Y así, el rico se vio obligado a cargar el nabo en su carroza y a llevárselo a su palacio. Cuando llegó, subió a su cuarto y dio rienda suelta a su rabia. determinado matar a su hermano. Con este fin ofreció una fortuna a unos malhechores y, yendo con ellos a casa de su pariente, le dijo:
-¡Mira, hermano: acabo de enterarme del lugar donde se encuentra enterrado un tesoro! Si vienes conmigo, nos lo repartiremos.
El buen hermano lo creyó sinceramente y siguió al perverso. No habían caminado cien pasos, cuando los asesinos cayeron sobre él y se dispusieron a colgarlo de un árbol. Mas cuando iban a realizar su criminal intento, se oyeron voces procedentes de la lejanía. Los malandrines metieron apresuradamente al pobre hombre dentro de un costal, colgaron a éste de una rama y lo dejaron allí abandonado.
El soldado empezó a revolverse dentro del costal, hasta que logró hacer un agujero por el cual sacó la cabeza. Vio entonces que se acercaba un estudiante.
-¿Cómo estás, estudiante?
El estudiante miró hacia arriba y quedó asombrado al ver moverse el costal y la cabeza humana que emergía. Entonces preguntó:
-¿ Cómo es que estás ahí?
-Por que he querido ser sabio.
¡Éste es el saco de la sabiduría! No llevo más que unos minutos metido en él y ya sé todo lo que se puede saber.¡Este saco hace inútiles las escuelas y los profesores!¡Dentro de cinco minutos bajaré y apabullaré a mis semejantes con mi inagotable sabiduría! Si tú deseas ocupar mi lugar unos minutos te darás cuenta de la bondad de mi costal.

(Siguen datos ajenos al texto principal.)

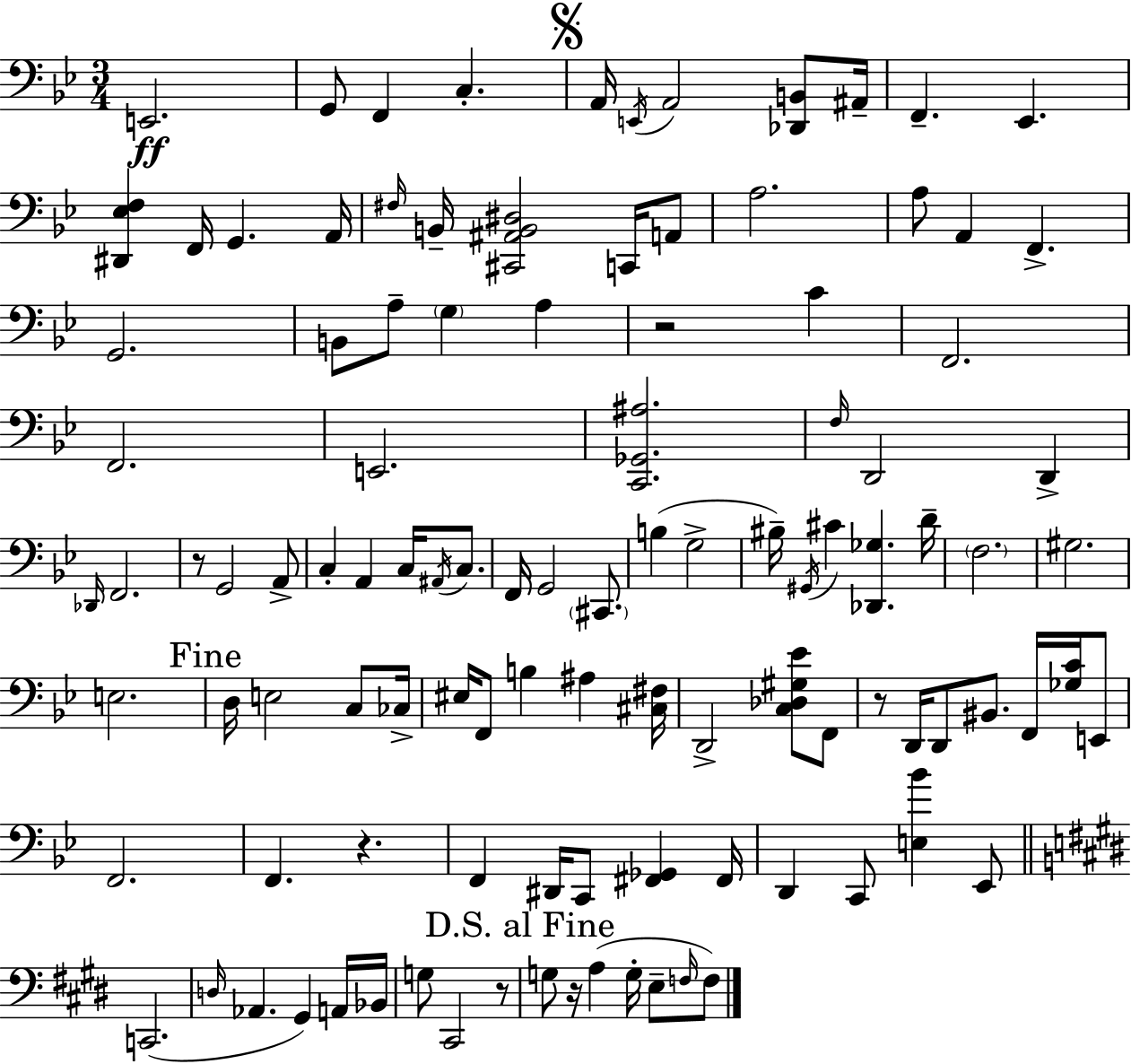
E2/h. G2/e F2/q C3/q. A2/s E2/s A2/h [Db2,B2]/e A#2/s F2/q. Eb2/q. [D#2,Eb3,F3]/q F2/s G2/q. A2/s F#3/s B2/s [C#2,A#2,B2,D#3]/h C2/s A2/e A3/h. A3/e A2/q F2/q. G2/h. B2/e A3/e G3/q A3/q R/h C4/q F2/h. F2/h. E2/h. [C2,Gb2,A#3]/h. F3/s D2/h D2/q Db2/s F2/h. R/e G2/h A2/e C3/q A2/q C3/s A#2/s C3/e. F2/s G2/h C#2/e. B3/q G3/h BIS3/s G#2/s C#4/q [Db2,Gb3]/q. D4/s F3/h. G#3/h. E3/h. D3/s E3/h C3/e CES3/s EIS3/s F2/e B3/q A#3/q [C#3,F#3]/s D2/h [C3,Db3,G#3,Eb4]/e F2/e R/e D2/s D2/e BIS2/e. F2/s [Gb3,C4]/s E2/e F2/h. F2/q. R/q. F2/q D#2/s C2/e [F#2,Gb2]/q F#2/s D2/q C2/e [E3,Bb4]/q Eb2/e C2/h. D3/s Ab2/q. G#2/q A2/s Bb2/s G3/e C#2/h R/e G3/e R/s A3/q G3/s E3/e F3/s F3/e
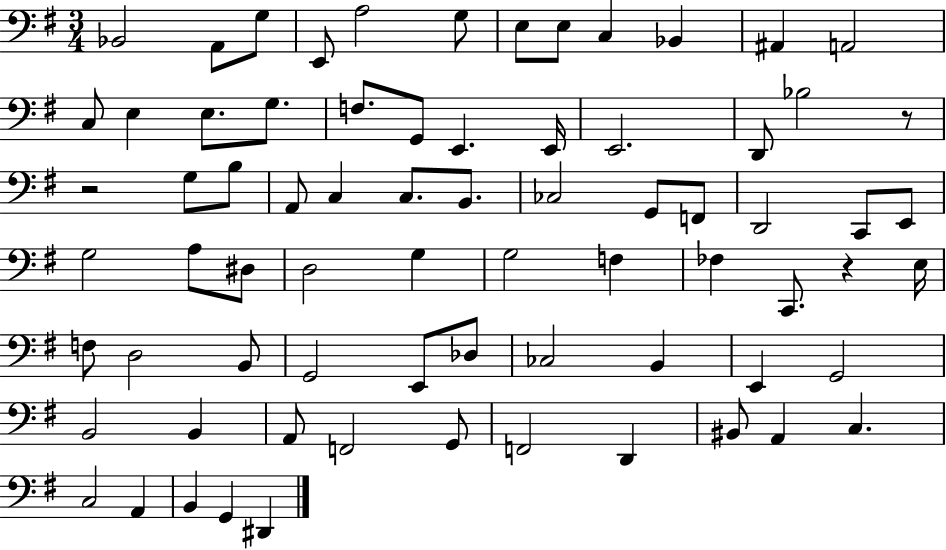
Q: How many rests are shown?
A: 3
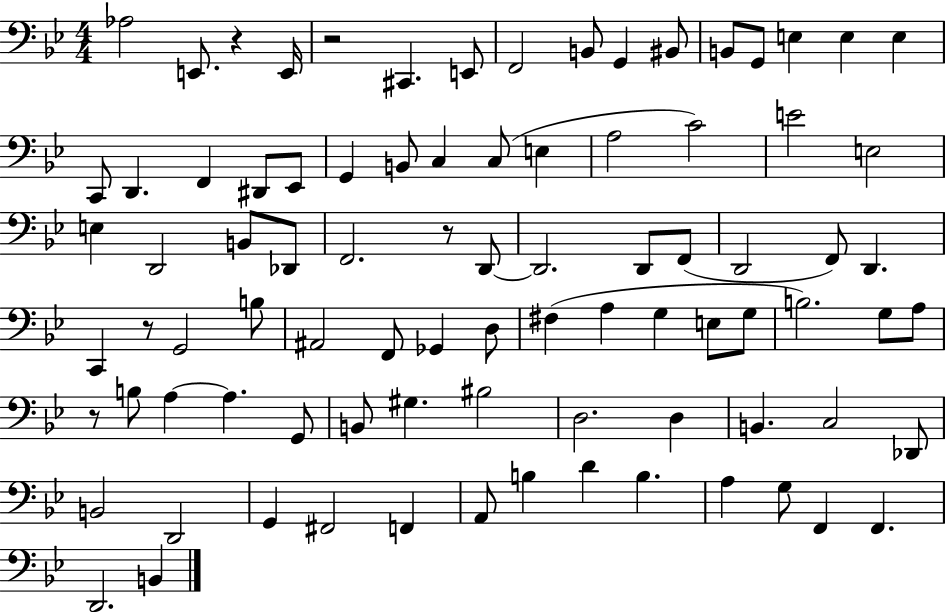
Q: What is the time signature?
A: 4/4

-¡Bendita sea la hora en que te he encontrado! ¿ Me permitirás que me meta un ratito en tu costal maravilloso?
-¡Bájame y te daré gusto!- exclamó el soldado.
El estudiante bajó el costal, lo abrió y sacó al soldado.
Luego se metió dentro del costal y le dijo:
-¡Súbeme ahora!
-¿Cómo te encuentras , camarada?¿Has aprendido ya que la sabiduría es fruto de la experiencia? ¡Quédate ahí hasta que aprendas a ser cauto!- exclamó el soldado.
Luego, montó en el caballo del estudiante y se alejó silbando. Al cabo de una hora, un joven enviado por el soldado puso en libertad al ingenuo estudiante, que efectivamente había aprendido muchas cosas, entre ellas, que siempre debe primar el sentido común.